Herding Cats

Great timing can be a fascinating thing to experience.  Our past year of pandemic social distancing has changed how we interact with each other.  Theaters have closed down.  Streaming entertainment partially filled the void.  Herding Cats has arrived at the moment when audiences are tip-toeing back into their seats.  Although Lucinda Coxon wrote her play ten years ago there is a thematic connection to right now that is hard to ignore.

Director Anthony Banks staged this piece as both an in person event from London’s Soho Theatre while live streaming to home viewers.  The production adds another level of technical prowess by transmitting one character via video link from Los Angeles.  The overall effect is expertly realized and completely supports and enhances the storytelling.

Justine (Sophie Melville) and Michael (Jassa Ahluwalia) are flatmates.  Their vibe is wholly platonic.  She comes home from work grousing about her boss as she unloads her groceries.  Dealing with him, she says, is like herding cats.  Over the course of this eerily uncomfortable play we will learn how complicated, fragile and frisky those human relationships can be.

Justine recalls inappropriate behavior from her boss which has overt sexual overtones.  Meanwhile Michael is a telephone sex worker who gets paid to engage in overt sexual overtones.  Saddo (Greg Germann) is one of his clients.  Michael acts out a little girl fantasy for him.  It is as creepy as it sounds.  Everything and everyone is off-kilter to some extent.  As a result, Justine’s self-diagnosis near the end of the play is accurate.  “Sometimes I fell like I’m holding it all up, all on my own,” she remarks.

The vignettes in this play vary from comedic to chillingly disturbing.  This has the effect of destabilizing the viewer.  At one point, I wondered to myself if Justine and Michael were doppelgangers of each other.  I was reminded of the unstable brain from Matt Ruff’s fictional novel, Set This House in Order:  A Romance of Souls.  For those who enjoy weighty introspective themes and coloring far outside the lines, Herding Cats has a lot of nuance to sink your teeth into.

The marvelous set design by Grace Smart puts a bright light on the examinations in process.  The transatlantic streaming of Saddo onto a video screen projection gives the sex chat scenes a voyeuristic ickiness that elevates the feeling of disconnectedness.  The effect is disturbing and off-putting as intended.  The three actors excel at inhabiting these vaguely drawn yet realistic souls adrift in their own rough seas of isolation.

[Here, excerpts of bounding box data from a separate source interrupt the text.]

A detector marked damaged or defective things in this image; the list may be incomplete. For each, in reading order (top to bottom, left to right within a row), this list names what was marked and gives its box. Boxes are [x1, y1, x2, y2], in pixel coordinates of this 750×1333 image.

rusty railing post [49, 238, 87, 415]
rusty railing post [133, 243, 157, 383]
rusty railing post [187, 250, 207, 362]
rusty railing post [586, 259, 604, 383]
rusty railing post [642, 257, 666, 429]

Loneliness and anger factor mightily into these character’s psyches.  Each of them exist on wobbly legs so there never seems to be emotional stability.  The action occurs over a period of time.  Important questions are asked but not really answered.  How will these two young people chart their life’s course after this play has ended?  That question may be as hard to answer as it is to herd cats together.

The final performance of Herding Cats is scheduled for May 22, 2021 and can be accessed via Stellar Tickets website through May 24th.  The show will be rebroadcast on Stellar from June 7 through the 21st.